Thursday, July 23, 2020
Yesterday’s drive from our take-out at Cache Bar to 93, through Salmon to Challis follows the Salmon River, and it is gorgeous. It makes you want to float the whole river. 93 from Challis You would turn on 75 to continue following it, as I drove it north from Stanley before the Middle Fork trip. 93 turns southeast, and is still a beautiful road. I had asked Steve if 93 was a good road to Jackson. He said yes, saying it would take about 4.5 hrs to get to Jackson.
I passed Chilly, Idaho at 6,300’, crossed Lost River that sinks underground, went through Mackay and took a picture of Leslie Butte.
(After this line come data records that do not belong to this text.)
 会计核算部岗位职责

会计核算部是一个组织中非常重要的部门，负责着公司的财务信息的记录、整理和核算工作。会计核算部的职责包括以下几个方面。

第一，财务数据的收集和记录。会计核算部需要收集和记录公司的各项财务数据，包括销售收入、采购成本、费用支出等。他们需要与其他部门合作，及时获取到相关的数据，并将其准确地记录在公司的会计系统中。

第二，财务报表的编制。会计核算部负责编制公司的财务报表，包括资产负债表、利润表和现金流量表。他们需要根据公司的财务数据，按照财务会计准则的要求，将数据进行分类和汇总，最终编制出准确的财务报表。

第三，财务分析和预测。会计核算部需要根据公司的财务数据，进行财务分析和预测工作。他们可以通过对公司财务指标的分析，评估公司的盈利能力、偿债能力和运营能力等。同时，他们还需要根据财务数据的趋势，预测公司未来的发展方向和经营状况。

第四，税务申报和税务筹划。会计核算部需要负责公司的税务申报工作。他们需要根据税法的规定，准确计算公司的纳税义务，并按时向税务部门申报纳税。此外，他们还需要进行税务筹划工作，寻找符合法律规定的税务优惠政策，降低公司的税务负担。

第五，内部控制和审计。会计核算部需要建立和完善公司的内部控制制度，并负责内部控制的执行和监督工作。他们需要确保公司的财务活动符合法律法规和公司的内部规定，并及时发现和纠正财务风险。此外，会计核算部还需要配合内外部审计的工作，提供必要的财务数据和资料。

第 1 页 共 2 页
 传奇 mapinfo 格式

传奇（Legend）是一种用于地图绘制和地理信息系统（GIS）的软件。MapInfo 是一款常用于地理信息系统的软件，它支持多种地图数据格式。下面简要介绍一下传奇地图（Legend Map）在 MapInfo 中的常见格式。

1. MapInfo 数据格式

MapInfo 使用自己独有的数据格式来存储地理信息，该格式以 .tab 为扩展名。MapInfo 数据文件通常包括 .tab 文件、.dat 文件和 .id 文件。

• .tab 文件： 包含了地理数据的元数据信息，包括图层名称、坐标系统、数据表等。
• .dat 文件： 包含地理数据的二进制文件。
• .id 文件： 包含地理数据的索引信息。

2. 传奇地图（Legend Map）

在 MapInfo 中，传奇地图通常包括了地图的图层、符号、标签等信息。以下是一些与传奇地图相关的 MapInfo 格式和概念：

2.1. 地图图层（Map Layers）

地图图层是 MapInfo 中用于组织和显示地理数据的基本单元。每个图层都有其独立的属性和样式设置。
I stayed the night at Craters of the Moon KOA.
I got off at a reasonable hour. The trip should take 2:45 hrs, unless you stop to take pictures. Just as Carla told me, I turned onto Rt. 26, then 20 to Idaho Falls where I crossed the Snake River. As I approached the mountains, I stopped at a rest area with an overlook of the river. There’s another river I would like to float. I am not on The Fly Highway, but I am close. Rt. 20, known as The Fly Highway, crosses some of the most famous trout rivers in the country.
The road passes through Swan Valley, one of the prettiest valleys I have ever seen. Bordered by small mountains with big ones in the distance and the Snake River to the west, there are miles of lush, green crop fields.
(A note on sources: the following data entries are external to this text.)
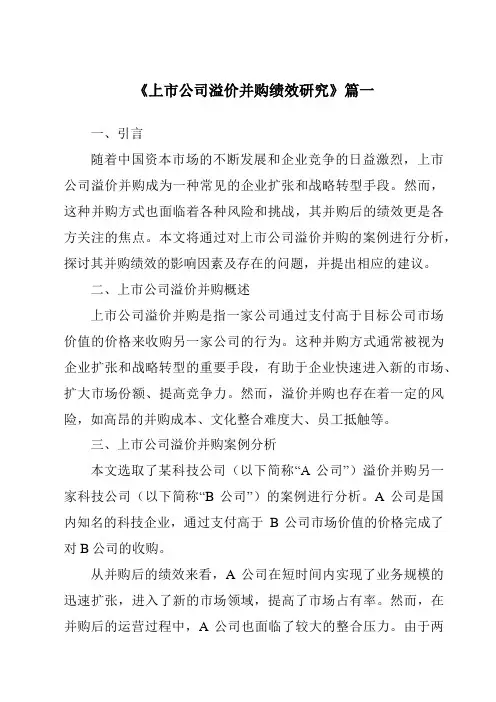 《上市公司溢价并购绩效研究》篇一

一、引言

随着中国资本市场的不断发展和企业竞争的日益激烈，上市公司溢价并购成为一种常见的企业扩张和战略转型手段。然而，这种并购方式也面临着各种风险和挑战，其并购后的绩效更是各方关注的焦点。本文将通过对上市公司溢价并购的案例进行分析，探讨其并购绩效的影响因素及存在的问题，并提出相应的建议。

二、上市公司溢价并购概述

上市公司溢价并购是指一家公司通过支付高于目标公司市场价值的价格来收购另一家公司的行为。这种并购方式通常被视为企业扩张和战略转型的重要手段，有助于企业快速进入新的市场、扩大市场份额、提高竞争力。然而，溢价并购也存在着一定的风险，如高昂的并购成本、文化整合难度大、员工抵触等。

三、上市公司溢价并购案例分析

本文选取了某科技公司（以下简称“A 公司”）溢价并购另一家科技公司（以下简称“B 公司”）的案例进行分析。A 公司是国内知名的科技企业，通过支付高于 B 公司市场价值的价格完成了对 B 公司的收购。

从并购后的绩效来看，A 公司在短时间内实现了业务规模的迅速扩张，进入了新的市场领域，提高了市场占有率。然而，在并购后的运营过程中，A 公司也面临了较大的整合压力。由于两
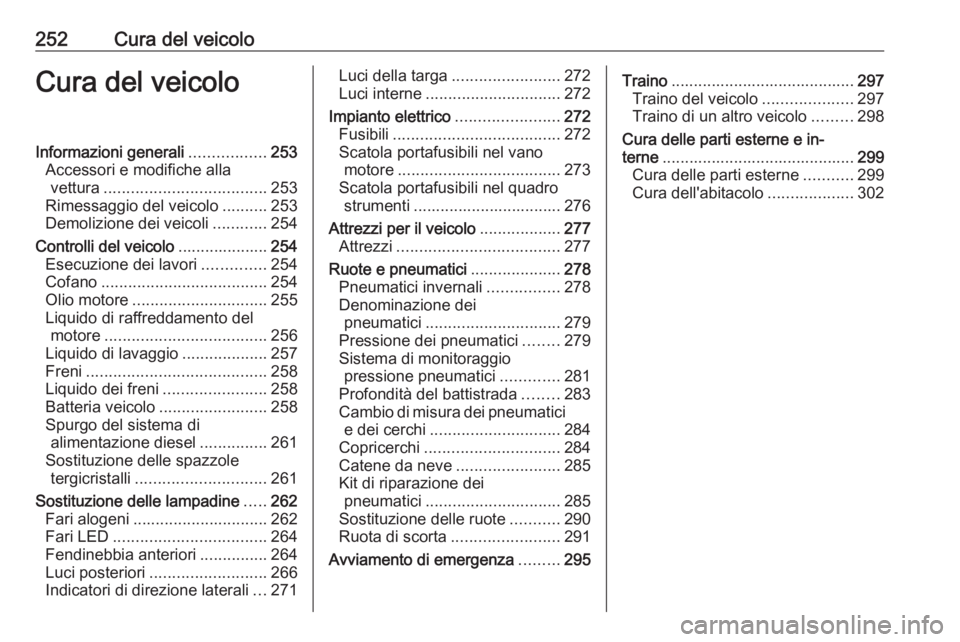 252 Cura del veicolo

Cura del veicolo

Informazioni generali ................. 253
Accessori e modifiche alla vettura .................................... 253
Rimessaggio del veicolo .......... 253
Demolizione dei veicoli ............ 254
Controlli del veicolo .................... 254
Esecuzione dei lavori .............. 254
Cofano ..................................... 254
Olio motore .............................. 255
Liquido di raffreddamento del motore .................................... 256
Liquido di lavaggio ................... 257
Freni ........................................ 258
Liquido dei freni ....................... 258
Batteria veicolo ........................ 258
Spurgo del sistema di alimentazione diesel ............... 261
Sostituzione delle spazzole tergicristalli ............................. 261
Sostituzione delle lampadine ..... 262
Fari alogeni .............................. 262
Fari LED .................................. 264
Fendinebbia anteriori ............... 264
Luci posteriori .......................... 266
Indicatori di direzione laterali ... 271
Luci della targa ........................ 272
Luci interne .............................. 272
Impianto elettrico ....................... 272
Fusibili ..................................... 272
Scatola portafusibili nel vano motore .................................... 273
Scatola portafusibili nel quadro strumenti ................................ 276
Attrezzi per il veicolo .................. 277
Attrezzi .................................... 277
Ruote e pneumatici .................... 278
Pneumatici invernali ................ 278
Denominazione dei pneumatici .............................. 279
Pressione dei pneumatici ........ 279
Sistema di monitoraggio pressione pneumatici ............. 281
Profondità del battistrada ........ 283
Cambio di misura dei pneumatici e dei cerchi ............................. 284
Copricerchi .............................. 284
Catene da neve ....................... 285
Kit di riparazione dei pneumatici .............................. 285
Sostituzione delle ruote ........... 290
Ruota di scorta ........................ 291
Avviamento di emergenza ......... 295
Traino ......................................... 297
Traino del veicolo .................... 297
Traino di un altro veicolo ......... 298
Cura delle parti esterne e interne ........................................... 299
Cura delle parti esterne ........... 299
Cura dell'abitacolo ................... 302

carmanualsonline.info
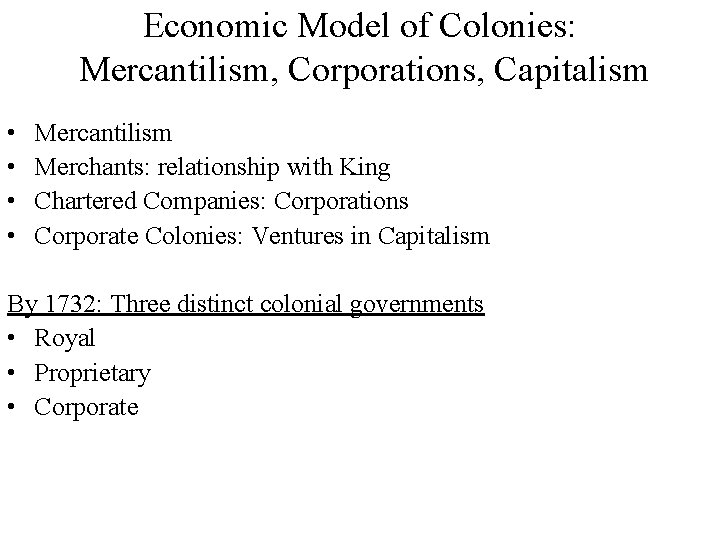 Economic Model of Colonies: Mercantilism, Corporations, Capitalism

• Mercantilism
• Merchants: relationship with King
• Chartered Companies: Corporations
• Corporate Colonies: Ventures in Capitalism

By 1732: Three distinct colonial governments
• Royal
• Proprietary
• Corporate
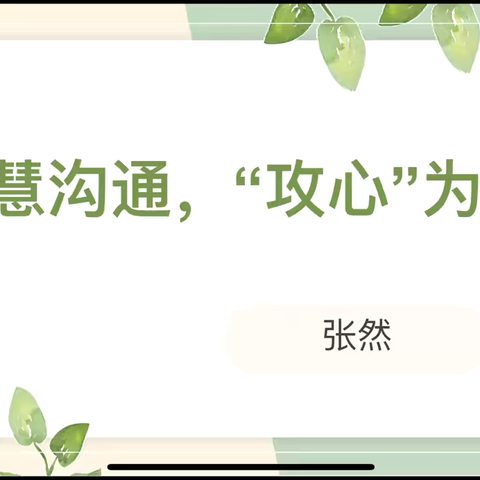 慧沟通，“攻心”为

张然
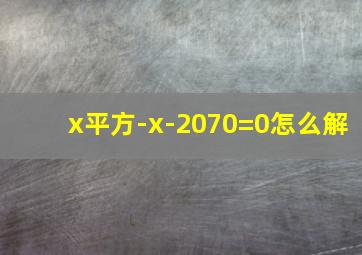 x平方-x-2070=0怎么解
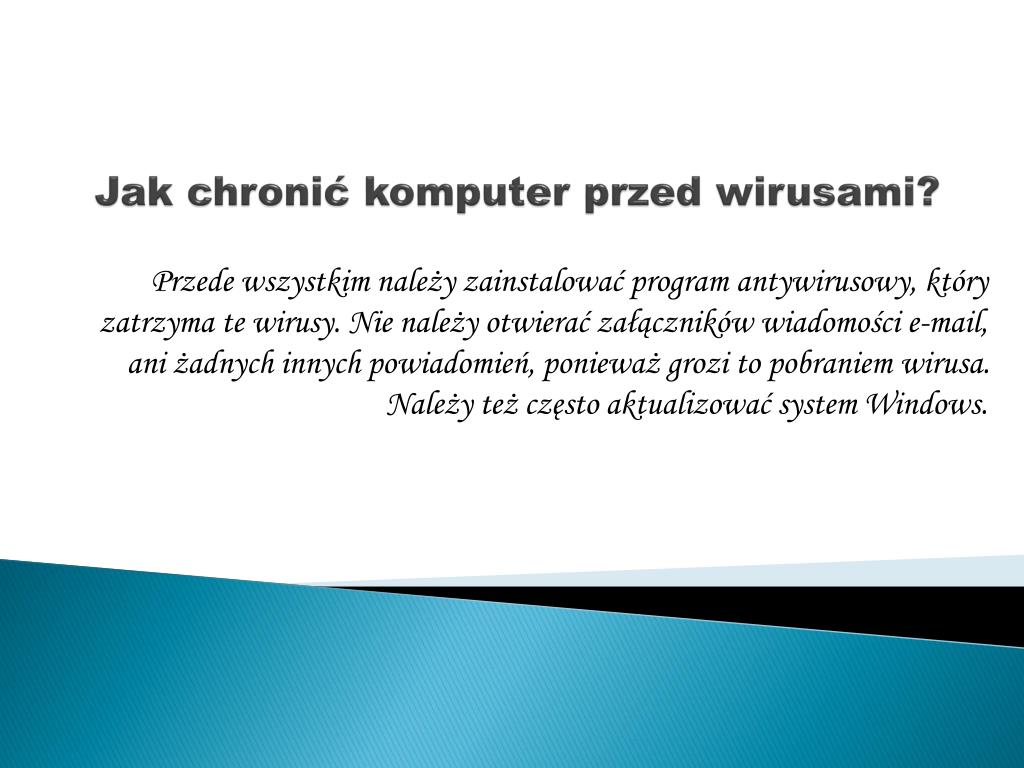 Jak chronić komputer przed wirusami?

Przede wszystkim należy zainstalować program antywirusowy, który zatrzyma te wirusy. Nie należy otwierać załączników wiadomości e-mail, ani żadnych innych powiadomień, ponieważ grozi to pobraniem wirusa. Należy też często aktualizować system Windows.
Climbing up through the mountains, I came to Jackson about noon. I haven’t been here for ten years. I was surprised to see crowds of people. As Steve would say, a Disney World. I picked my way through the busy streets to the east side of town and stopped for lunch beside the Elk Refuge. What a beautiful spot for lunch, with geese and ducks swimming a few feet from the trailer.
The road turns north through Grand Teton National Park. With very cool clouds sweeping the tops of the mountains with blue skies above, it was unique for taking pictures in the middle of the day. I stopped at every overlook. It’s amazing to think the Snake River covered this whole plain as the glaciers receded, then making steps in the plain as it eroded the soil. I wondered where the source was and later found this on Wikipedia.
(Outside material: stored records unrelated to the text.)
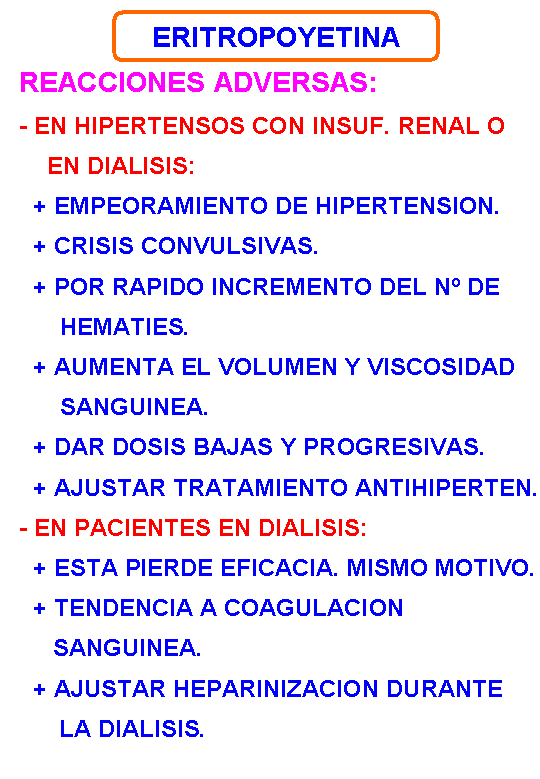 ERITROPOYETINA

REACCIONES ADVERSAS:

- EN HIPERTENSOS CON INSUF. RENAL O EN DIALISIS:

+ EMPEORAMIENTO DE HIPERTENSION.

+ CRISIS CONVULSIVAS.

+ POR RAPIDO INCREMENTO DEL Nº DE HEMATIES.

+ AUMENTA EL VOLUMEN Y VISCOSIDAD SANGUINEA.

+ DAR DOSIS BAJAS Y PROGRESIVAS.

+ AJUSTAR TRATAMIENTO ANTIHIPERTEN.

- EN PACIENTES EN DIALISIS:

+ ESTA PIERDE EFICACIA. MISMO MOTIVO.

+ TENDENCIA A COAGULACION SANGUINEA.

+ AJUSTAR HEPARINIZACION DURANTE LA DIALISIS.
Parting of the Waters is an unusual hydrologic site at Two Ocean Pass on the Great Divide, within the Teton Wilderness area of Wyoming‘s Bridger-Teton National Forest. Two Ocean Pass separates the headwaters of Pacific Creek, which flows west to the Pacific Ocean, and Atlantic Creek, which flows east to the Atlantic Ocean. At Parting of the Waters, at 44°02.571′N 110°10.524′W
, North Two Ocean Creek flows down from its drainage on the side of Two Ocean Plateau and divides its waters more-or-less equally between its two distributaries, Pacific Creek and Atlantic Creek. From this split, Two Ocean Creek waters flow either 3,488 miles (5,613 km) to the Atlantic via Atlantic Creek and the Yellowstone, Missouri and Mississippi Rivers, or 1,353 miles (2,177 km) to the Pacific via Pacific Creek and the Snake and Columbia Rivers. In the marshy area of Two Ocean Pass adjacent to Parting of the Waters, water actually covers the Continental Divide such that a fish could swim from the Pacific Ocean to the Atlantic Ocean drainages. In fact, it is thought that this was the pass that provided the route for Yellowstone cutthroat trout to migrate from the Snake River (Pacific) to Yellowstone River (Atlantic) drainages.[
I want to go see that!
It was difficult to pass the south entrance to Yellowstone, and difficult to leave the Tetons. I could easily spend four months here……every year, especially if I had a drift boat like Carla’s. It’s a gorgeous road all the way to Dubois as the mountains change their appearance and the landscape turns more arid.
Calling ahead to Casper campgrounds, everything was full except the KOA, and it was almost full. Covid 19 may have slowed travel, but people sure are camping! I was lucky to get a spot, and all I wanted to do was sleep. This is a large, gravel campground. A nice young man named Greg showed me to my spot.